Wednesday night rolled in and I was ready for whatever this game threw at me. Or was I?
It all started so well with Fowler's home run. The Cubs seemed to be in great shape and Kyle Hendricks was dominating the Indians. Certainly something would go wrong. Soon it did. Steve Bartman, impersonating Joe Maddon, or was it simply Maddon assuming the role of Bartman decided that it was time for a pitching change in the fifth inning. Violating his own dictum that he would not bring in Lester except to start an inning, he brought him in and disaster struck immediately with a wild pitch. The Indians were back in the game. Lester survived and subsequently pitched well and David Ross hit a reassuring home run.
Then again Maddon/Bartman did what he said he would not do as he brought in Chapman in the middle of an inning. Worn out from needless overwork in Game Six, Chapman was without his electric fastball. It was sad to watch and when Rajai Davis hit a line drive home run to tie the Game, Cub fans everywhere clutched their chests and had multiple flashbacks of goats, cats, and Barts.
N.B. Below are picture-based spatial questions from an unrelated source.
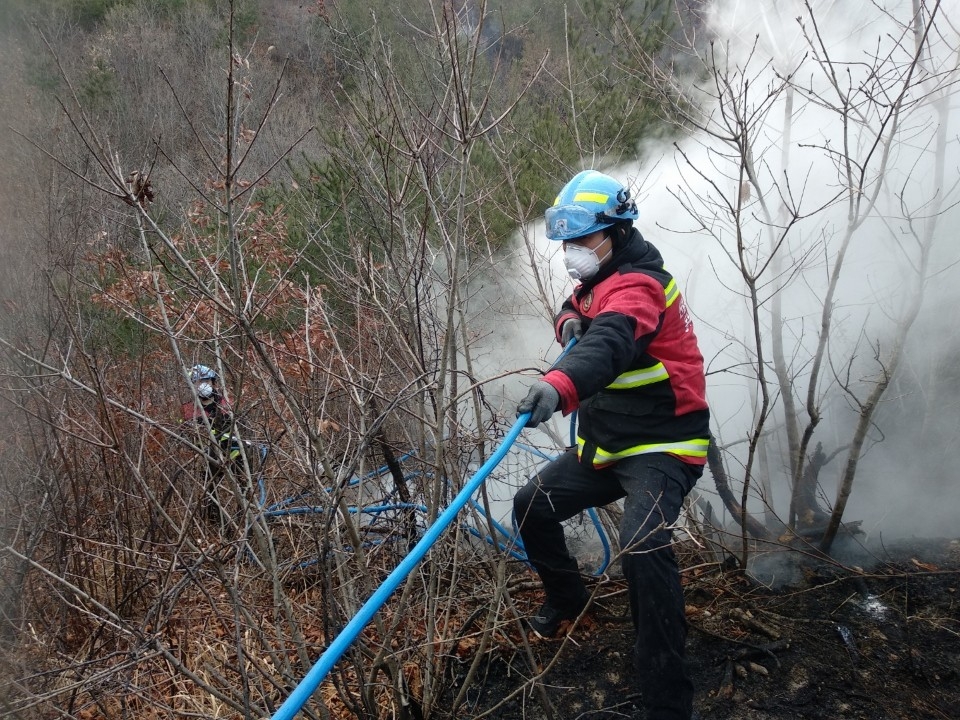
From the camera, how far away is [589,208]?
3.31m

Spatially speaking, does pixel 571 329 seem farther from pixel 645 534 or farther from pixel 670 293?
pixel 645 534

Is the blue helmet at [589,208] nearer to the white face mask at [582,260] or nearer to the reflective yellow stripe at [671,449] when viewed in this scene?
the white face mask at [582,260]

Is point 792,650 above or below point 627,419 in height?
below

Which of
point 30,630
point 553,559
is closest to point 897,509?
point 553,559

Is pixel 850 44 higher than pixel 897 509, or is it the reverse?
pixel 850 44

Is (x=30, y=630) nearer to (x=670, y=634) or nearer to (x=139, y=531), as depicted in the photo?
(x=139, y=531)

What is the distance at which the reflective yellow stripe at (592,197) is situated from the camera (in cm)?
331

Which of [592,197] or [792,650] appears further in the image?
[792,650]

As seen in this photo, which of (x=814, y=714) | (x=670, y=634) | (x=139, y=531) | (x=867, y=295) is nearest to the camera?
(x=670, y=634)

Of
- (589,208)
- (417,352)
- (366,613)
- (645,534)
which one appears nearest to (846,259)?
(589,208)

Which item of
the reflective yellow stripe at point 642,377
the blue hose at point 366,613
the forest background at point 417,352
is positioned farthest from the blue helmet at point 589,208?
the blue hose at point 366,613

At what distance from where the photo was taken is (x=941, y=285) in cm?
571

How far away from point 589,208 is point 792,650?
2.24 metres

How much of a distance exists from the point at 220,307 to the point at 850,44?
5.40 meters
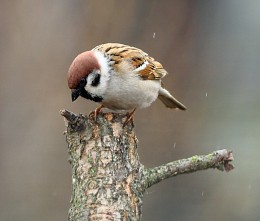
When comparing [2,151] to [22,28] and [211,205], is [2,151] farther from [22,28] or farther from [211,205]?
[211,205]

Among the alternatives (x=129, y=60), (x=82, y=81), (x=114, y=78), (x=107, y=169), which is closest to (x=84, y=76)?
(x=82, y=81)

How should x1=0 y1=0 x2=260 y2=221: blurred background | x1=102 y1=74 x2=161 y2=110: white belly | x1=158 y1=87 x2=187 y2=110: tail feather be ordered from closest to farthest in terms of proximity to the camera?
x1=102 y1=74 x2=161 y2=110: white belly → x1=158 y1=87 x2=187 y2=110: tail feather → x1=0 y1=0 x2=260 y2=221: blurred background

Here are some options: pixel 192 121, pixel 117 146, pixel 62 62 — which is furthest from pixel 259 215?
pixel 117 146

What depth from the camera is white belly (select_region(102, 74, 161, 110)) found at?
337 centimetres

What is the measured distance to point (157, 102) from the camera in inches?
226

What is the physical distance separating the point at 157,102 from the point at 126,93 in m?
2.33

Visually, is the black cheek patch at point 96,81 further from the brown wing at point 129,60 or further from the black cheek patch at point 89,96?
the brown wing at point 129,60

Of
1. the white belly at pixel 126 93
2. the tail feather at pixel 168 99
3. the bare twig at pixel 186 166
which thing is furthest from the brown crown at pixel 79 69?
the tail feather at pixel 168 99

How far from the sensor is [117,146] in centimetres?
285

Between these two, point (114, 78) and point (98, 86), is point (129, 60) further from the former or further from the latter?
point (98, 86)

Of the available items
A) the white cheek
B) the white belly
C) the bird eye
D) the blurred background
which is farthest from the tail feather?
the blurred background

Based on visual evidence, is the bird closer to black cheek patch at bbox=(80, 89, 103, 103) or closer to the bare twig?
black cheek patch at bbox=(80, 89, 103, 103)

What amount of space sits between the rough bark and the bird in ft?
0.60

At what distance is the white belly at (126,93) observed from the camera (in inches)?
133
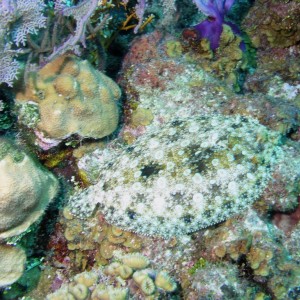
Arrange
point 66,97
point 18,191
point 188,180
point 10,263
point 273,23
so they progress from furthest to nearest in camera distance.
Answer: point 273,23, point 66,97, point 188,180, point 10,263, point 18,191

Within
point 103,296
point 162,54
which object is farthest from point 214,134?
point 103,296

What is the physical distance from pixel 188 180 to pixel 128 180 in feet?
2.86

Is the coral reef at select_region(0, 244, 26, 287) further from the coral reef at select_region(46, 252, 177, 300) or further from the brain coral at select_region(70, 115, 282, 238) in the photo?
the brain coral at select_region(70, 115, 282, 238)

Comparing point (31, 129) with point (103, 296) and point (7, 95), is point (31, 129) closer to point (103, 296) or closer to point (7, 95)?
point (7, 95)

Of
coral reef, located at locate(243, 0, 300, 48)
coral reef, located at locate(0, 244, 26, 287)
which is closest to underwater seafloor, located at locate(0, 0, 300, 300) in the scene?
coral reef, located at locate(0, 244, 26, 287)

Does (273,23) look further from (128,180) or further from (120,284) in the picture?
(120,284)

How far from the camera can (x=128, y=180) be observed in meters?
4.47

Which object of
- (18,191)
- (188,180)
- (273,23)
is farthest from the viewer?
(273,23)

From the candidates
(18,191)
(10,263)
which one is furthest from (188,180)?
(10,263)

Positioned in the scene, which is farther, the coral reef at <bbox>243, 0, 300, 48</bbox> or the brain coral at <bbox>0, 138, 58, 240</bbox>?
the coral reef at <bbox>243, 0, 300, 48</bbox>

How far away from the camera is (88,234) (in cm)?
473

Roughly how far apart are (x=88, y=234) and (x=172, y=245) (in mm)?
1338

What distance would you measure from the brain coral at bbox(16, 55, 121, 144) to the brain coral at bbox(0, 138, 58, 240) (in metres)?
0.63

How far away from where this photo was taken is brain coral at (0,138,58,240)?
Result: 3.76 metres
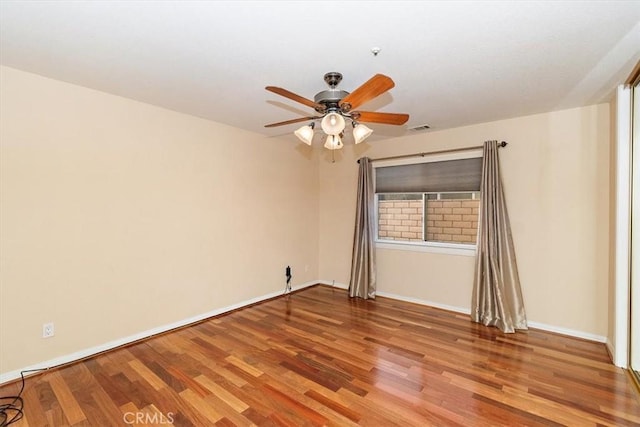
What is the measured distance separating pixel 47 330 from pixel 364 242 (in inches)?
148

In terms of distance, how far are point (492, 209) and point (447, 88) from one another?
5.56ft

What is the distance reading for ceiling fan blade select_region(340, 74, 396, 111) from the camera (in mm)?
1759

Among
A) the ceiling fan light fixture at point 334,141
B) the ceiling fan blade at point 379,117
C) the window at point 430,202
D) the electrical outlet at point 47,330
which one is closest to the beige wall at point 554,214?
the window at point 430,202

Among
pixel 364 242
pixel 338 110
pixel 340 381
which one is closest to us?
pixel 338 110

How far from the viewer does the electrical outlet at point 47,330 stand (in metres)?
2.55

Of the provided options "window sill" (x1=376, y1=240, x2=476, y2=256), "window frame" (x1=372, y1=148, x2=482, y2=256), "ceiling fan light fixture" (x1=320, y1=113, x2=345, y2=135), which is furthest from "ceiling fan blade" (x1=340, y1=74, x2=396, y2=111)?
"window sill" (x1=376, y1=240, x2=476, y2=256)

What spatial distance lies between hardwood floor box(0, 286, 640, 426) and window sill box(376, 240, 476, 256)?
969 millimetres

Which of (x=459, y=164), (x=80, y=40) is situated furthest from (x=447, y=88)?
(x=80, y=40)

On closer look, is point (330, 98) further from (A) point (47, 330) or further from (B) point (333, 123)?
(A) point (47, 330)

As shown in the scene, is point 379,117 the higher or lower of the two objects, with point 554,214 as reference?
higher

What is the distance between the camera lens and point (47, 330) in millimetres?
2568

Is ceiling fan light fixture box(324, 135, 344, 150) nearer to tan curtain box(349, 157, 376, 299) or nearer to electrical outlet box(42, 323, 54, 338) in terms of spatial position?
tan curtain box(349, 157, 376, 299)

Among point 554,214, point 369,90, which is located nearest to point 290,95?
point 369,90

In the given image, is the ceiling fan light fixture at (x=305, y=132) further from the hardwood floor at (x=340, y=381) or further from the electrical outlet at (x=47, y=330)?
the electrical outlet at (x=47, y=330)
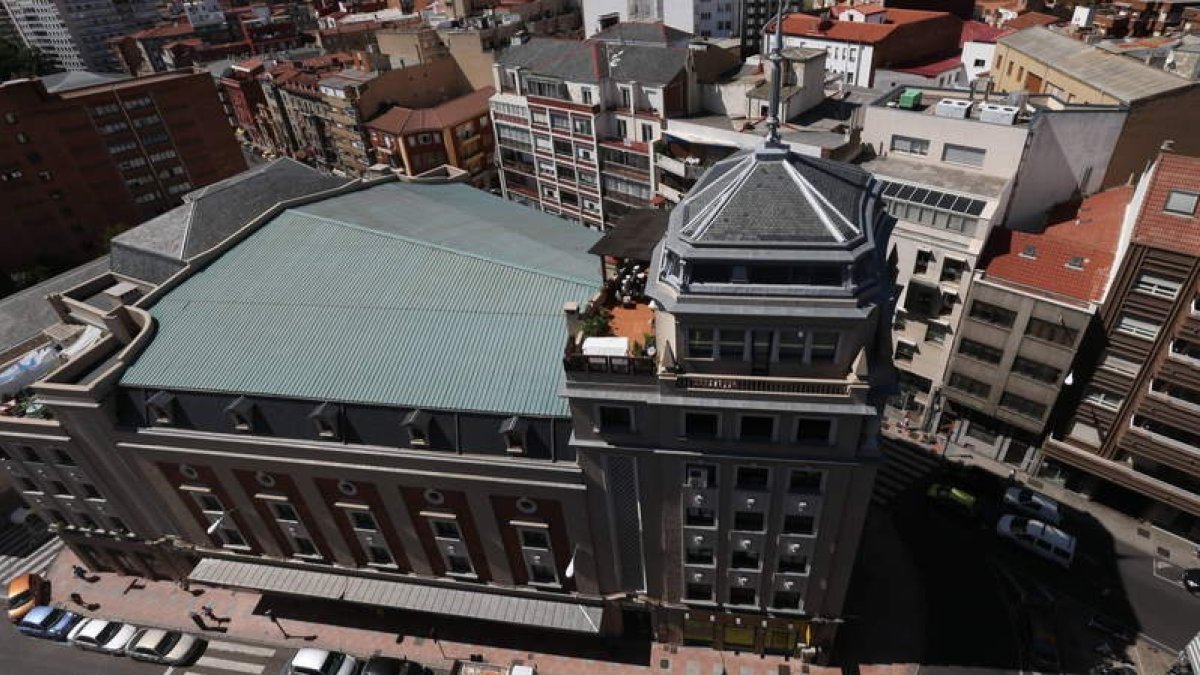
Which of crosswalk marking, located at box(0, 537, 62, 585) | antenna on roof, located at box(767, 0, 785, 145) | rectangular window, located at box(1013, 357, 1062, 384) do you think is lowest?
crosswalk marking, located at box(0, 537, 62, 585)

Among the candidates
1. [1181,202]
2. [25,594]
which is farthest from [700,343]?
[25,594]

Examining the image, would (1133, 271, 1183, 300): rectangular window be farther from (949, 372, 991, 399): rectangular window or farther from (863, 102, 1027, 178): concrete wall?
(949, 372, 991, 399): rectangular window

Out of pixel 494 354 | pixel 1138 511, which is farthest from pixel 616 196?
pixel 1138 511

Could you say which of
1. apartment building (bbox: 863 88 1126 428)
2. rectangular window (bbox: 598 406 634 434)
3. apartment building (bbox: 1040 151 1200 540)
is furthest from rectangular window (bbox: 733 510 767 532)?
apartment building (bbox: 1040 151 1200 540)

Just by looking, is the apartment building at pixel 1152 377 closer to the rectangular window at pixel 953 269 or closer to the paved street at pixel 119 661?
the rectangular window at pixel 953 269

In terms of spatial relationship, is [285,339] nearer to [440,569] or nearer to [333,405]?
[333,405]

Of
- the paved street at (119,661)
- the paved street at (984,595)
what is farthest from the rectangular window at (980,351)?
the paved street at (119,661)
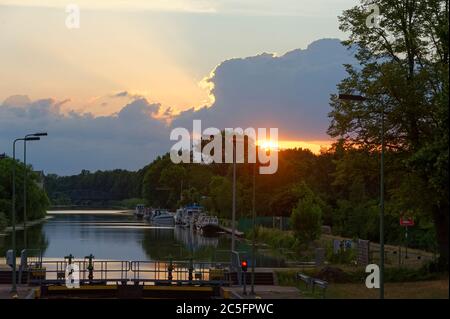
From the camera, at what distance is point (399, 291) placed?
40562 mm

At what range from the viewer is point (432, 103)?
45812 mm

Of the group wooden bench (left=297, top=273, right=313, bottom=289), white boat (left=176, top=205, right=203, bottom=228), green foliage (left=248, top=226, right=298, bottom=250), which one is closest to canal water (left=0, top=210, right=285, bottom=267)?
green foliage (left=248, top=226, right=298, bottom=250)

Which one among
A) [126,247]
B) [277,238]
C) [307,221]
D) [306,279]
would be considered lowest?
[126,247]

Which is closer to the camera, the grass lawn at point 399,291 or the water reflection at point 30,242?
the grass lawn at point 399,291

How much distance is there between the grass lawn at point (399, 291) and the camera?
37812 millimetres

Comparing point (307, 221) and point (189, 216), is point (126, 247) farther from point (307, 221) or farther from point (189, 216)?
point (189, 216)

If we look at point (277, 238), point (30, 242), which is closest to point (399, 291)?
point (277, 238)

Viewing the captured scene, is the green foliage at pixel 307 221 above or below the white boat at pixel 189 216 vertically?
above

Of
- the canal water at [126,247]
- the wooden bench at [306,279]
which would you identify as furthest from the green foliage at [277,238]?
the wooden bench at [306,279]

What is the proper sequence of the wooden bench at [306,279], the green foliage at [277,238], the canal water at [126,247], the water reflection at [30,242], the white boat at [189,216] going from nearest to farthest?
1. the wooden bench at [306,279]
2. the canal water at [126,247]
3. the green foliage at [277,238]
4. the water reflection at [30,242]
5. the white boat at [189,216]

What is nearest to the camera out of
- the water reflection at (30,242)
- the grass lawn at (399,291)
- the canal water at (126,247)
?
the grass lawn at (399,291)

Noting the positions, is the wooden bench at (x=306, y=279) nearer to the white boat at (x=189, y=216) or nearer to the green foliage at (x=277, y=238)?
the green foliage at (x=277, y=238)

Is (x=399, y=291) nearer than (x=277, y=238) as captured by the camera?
Yes
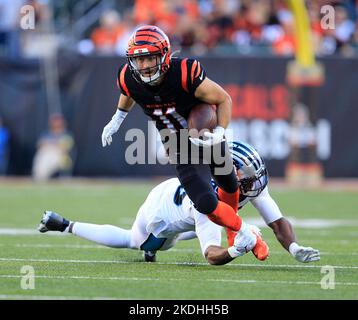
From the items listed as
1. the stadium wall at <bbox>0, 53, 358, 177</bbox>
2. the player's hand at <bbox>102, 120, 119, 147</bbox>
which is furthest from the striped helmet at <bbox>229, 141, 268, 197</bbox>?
the stadium wall at <bbox>0, 53, 358, 177</bbox>

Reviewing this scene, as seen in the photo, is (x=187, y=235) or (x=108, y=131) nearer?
(x=108, y=131)

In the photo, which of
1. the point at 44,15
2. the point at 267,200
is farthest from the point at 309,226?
the point at 44,15

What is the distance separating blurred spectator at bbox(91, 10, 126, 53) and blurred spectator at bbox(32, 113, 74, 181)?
1404 millimetres

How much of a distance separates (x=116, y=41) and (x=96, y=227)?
382 inches

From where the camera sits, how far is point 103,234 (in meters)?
7.03

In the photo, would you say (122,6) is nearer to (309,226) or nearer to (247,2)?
(247,2)

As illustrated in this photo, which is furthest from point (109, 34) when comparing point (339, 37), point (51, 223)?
point (51, 223)

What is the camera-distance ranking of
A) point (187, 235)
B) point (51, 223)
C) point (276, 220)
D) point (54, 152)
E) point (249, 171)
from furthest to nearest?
point (54, 152) → point (187, 235) → point (51, 223) → point (276, 220) → point (249, 171)

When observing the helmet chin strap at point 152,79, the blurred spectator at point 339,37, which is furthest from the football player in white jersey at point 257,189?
the blurred spectator at point 339,37

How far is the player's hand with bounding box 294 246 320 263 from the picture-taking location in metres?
6.44

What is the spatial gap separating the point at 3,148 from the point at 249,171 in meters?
10.2

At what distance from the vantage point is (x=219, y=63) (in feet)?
52.7

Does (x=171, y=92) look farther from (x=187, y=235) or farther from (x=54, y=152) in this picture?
(x=54, y=152)

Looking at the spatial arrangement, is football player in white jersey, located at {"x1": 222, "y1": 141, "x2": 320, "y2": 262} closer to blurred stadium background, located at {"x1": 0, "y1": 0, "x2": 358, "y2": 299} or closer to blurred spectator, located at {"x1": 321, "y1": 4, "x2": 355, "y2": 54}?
blurred stadium background, located at {"x1": 0, "y1": 0, "x2": 358, "y2": 299}
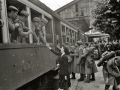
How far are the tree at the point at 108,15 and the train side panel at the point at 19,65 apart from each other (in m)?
5.18

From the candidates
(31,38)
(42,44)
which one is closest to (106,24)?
(42,44)

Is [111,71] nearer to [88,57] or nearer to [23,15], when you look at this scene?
[88,57]

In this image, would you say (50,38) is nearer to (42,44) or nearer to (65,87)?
(42,44)

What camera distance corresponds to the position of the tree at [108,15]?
7.59m

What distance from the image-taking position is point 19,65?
2902 millimetres

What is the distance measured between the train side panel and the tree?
5175mm

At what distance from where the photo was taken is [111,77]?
333 centimetres

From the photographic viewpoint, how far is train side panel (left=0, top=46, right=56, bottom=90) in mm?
2447

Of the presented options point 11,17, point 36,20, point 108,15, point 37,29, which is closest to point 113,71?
point 37,29

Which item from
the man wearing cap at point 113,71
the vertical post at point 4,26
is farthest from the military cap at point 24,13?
the man wearing cap at point 113,71

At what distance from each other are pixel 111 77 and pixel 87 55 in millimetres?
1541

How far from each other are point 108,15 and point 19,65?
6.90 m

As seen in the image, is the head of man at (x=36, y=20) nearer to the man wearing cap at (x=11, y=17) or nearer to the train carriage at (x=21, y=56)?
the train carriage at (x=21, y=56)

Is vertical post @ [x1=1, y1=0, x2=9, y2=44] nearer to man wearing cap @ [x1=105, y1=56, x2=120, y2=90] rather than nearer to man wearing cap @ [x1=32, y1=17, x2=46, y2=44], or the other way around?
man wearing cap @ [x1=32, y1=17, x2=46, y2=44]
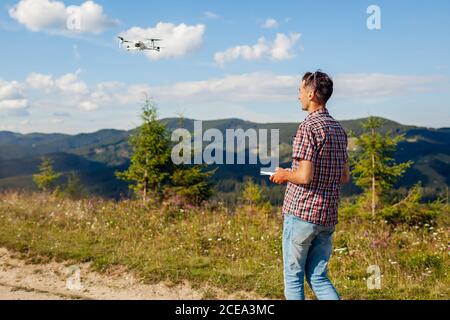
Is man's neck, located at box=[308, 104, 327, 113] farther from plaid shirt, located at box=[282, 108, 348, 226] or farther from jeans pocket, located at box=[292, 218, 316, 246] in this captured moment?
jeans pocket, located at box=[292, 218, 316, 246]

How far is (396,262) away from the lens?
23.2ft

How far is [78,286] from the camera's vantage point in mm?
6879

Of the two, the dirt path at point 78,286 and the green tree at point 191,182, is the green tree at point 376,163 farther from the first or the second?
the dirt path at point 78,286

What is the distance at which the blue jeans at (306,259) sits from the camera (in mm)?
4090

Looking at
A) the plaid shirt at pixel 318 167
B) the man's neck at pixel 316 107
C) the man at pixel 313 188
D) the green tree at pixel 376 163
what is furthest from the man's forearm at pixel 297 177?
the green tree at pixel 376 163

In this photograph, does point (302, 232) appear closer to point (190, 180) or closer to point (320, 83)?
point (320, 83)

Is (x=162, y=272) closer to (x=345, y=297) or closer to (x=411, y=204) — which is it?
(x=345, y=297)

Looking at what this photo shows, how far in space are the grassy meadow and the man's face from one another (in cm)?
306

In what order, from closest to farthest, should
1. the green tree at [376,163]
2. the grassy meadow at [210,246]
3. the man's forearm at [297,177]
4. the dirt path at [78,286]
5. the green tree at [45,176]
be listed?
the man's forearm at [297,177]
the dirt path at [78,286]
the grassy meadow at [210,246]
the green tree at [376,163]
the green tree at [45,176]

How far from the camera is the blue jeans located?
13.4 feet

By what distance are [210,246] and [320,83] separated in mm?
5055
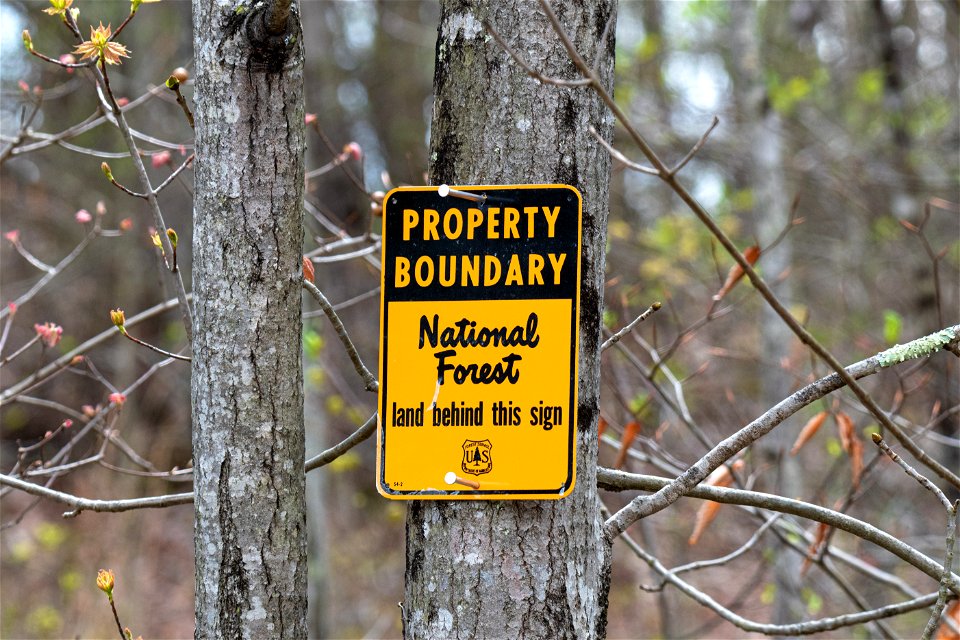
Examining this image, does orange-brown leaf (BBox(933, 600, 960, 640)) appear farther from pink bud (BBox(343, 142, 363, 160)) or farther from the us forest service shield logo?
pink bud (BBox(343, 142, 363, 160))

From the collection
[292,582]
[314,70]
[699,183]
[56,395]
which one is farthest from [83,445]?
[292,582]

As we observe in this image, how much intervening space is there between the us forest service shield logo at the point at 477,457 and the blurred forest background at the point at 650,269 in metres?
2.19

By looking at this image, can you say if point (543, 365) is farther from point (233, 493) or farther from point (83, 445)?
point (83, 445)

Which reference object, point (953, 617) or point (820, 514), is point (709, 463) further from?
point (953, 617)

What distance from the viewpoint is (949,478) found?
4.84 ft

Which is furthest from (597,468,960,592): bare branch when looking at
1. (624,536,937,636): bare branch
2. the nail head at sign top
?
the nail head at sign top

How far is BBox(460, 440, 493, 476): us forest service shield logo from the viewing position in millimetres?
1272

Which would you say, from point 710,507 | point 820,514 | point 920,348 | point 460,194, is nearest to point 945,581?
point 820,514

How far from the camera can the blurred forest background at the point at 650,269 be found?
505 cm

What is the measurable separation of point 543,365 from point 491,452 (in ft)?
0.49

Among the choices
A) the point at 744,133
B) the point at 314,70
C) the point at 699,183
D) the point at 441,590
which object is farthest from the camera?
the point at 699,183

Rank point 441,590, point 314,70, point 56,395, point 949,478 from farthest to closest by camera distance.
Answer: point 56,395, point 314,70, point 949,478, point 441,590

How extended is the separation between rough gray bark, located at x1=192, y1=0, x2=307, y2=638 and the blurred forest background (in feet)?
7.31

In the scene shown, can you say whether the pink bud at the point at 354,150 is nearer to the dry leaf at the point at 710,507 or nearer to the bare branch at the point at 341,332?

We know that it went on into the tenth inning and the rains came between the 9th and 10th innings. Those who believe in this sort of thing saw a redemptive washing and rainbows, at least in retrospect.
Personally I sat in utter disbelief compounded by the continuing fog of jet lag. Had all this really happened? Indeed it had. No longer are the Cubs the Lovable Losers. They are a new National League powerhouse, or so it seems.
It was the best game seven since 1991 when the Twins beat the Braves, 1-0. It allowed Joe Maddon to avoid being flayed by the media, both social and otherwise, and retain his reputation as a quirky baseball genius.
When Ferguson Jenkins opened the first spring training game with the cry "THIS IS THE YEAR," there were doubters like me in the crowd of Cub fanatics. As it turned out, he was prophetic.
It is no longer necessary to wait until next year.
On Sport and Society this is Dick Crepeau reminding you that you don't have to be a good sport to be a bad loser.